One of our consultants had a conversation with a federal court judge about how awareness of unconscious bias, and an unconscious bias jury instruction, influenced a verdict at trial.  It was a criminal case with an African-American defendant. During the deliberations, the jurors were initially leaning toward a guilty verdict. One juror told the others that they were obligated by the jury instruction on unconscious bias to go through the evidence and weigh the facts to the law that they were given. When the jurors went through the deliberations process as instructed, they reached a unanimous verdict of not guilty.  After the verdict was rendered, the judge spoke with the jurors. One juror specifically mentioned the unconscious bias instruction as the catalyst for going through the evidence thoroughly and reaching the not guilty verdict.  

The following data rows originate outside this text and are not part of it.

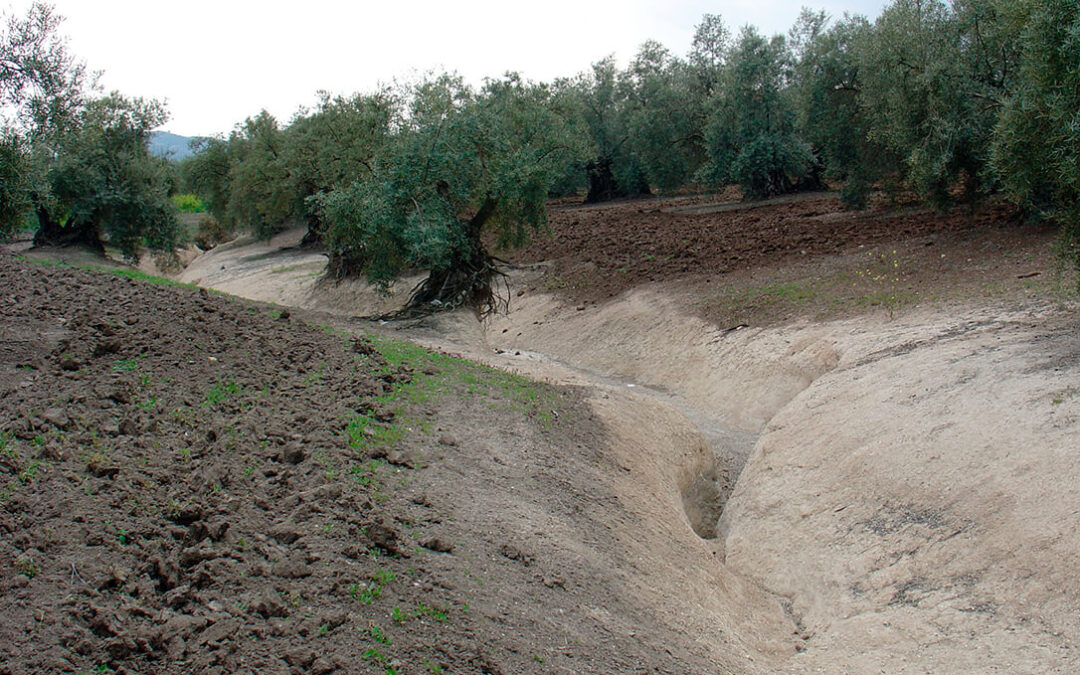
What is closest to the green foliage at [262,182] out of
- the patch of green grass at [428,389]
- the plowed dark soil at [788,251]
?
the plowed dark soil at [788,251]

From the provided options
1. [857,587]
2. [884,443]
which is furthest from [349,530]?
[884,443]

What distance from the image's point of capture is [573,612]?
269 inches

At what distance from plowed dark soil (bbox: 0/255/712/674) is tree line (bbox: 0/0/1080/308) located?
9.73 m

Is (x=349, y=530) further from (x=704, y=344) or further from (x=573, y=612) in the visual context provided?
(x=704, y=344)

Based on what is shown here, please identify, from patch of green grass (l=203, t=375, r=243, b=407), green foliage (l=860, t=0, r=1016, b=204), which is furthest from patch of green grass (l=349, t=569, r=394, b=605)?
green foliage (l=860, t=0, r=1016, b=204)

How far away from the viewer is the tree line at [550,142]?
16484 millimetres

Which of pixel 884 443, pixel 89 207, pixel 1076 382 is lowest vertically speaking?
pixel 884 443

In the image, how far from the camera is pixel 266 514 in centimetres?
665

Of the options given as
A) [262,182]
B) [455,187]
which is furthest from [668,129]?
[455,187]

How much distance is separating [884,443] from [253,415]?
824 centimetres

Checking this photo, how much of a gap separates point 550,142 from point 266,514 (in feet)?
56.4

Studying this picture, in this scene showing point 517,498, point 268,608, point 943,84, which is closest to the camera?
point 268,608

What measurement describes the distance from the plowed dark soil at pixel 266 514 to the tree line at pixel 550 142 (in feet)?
31.9

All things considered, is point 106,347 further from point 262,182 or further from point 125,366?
point 262,182
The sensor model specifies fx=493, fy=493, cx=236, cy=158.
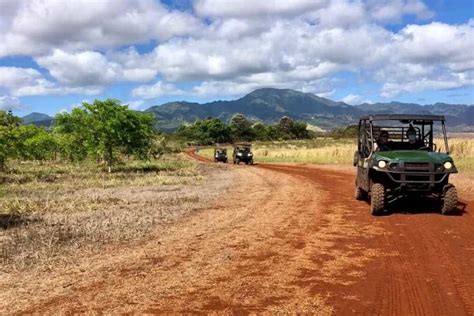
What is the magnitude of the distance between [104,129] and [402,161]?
84.0 feet

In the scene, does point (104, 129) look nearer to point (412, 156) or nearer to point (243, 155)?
point (243, 155)

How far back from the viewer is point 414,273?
7031 mm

This anecdote reflects a key practical application of the benefits of the IAT — it provides individuals and the public with an entrée to thinking about how unconscious biases potentially structure their assessments of others. Additionally, it prompts a person to think about whether their initial assessments were fair and accurate. In the context of jury deliberations, exploring the basis for one’s initial assessment does not necessarily mean that those initial assessments are incorrect. The debates around the IAT and unconscious bias have been successful in bringing the issue of unconscious bias to the forefront and encouraging people to pause and make sure their assessments are not based on culturally entrenched biases.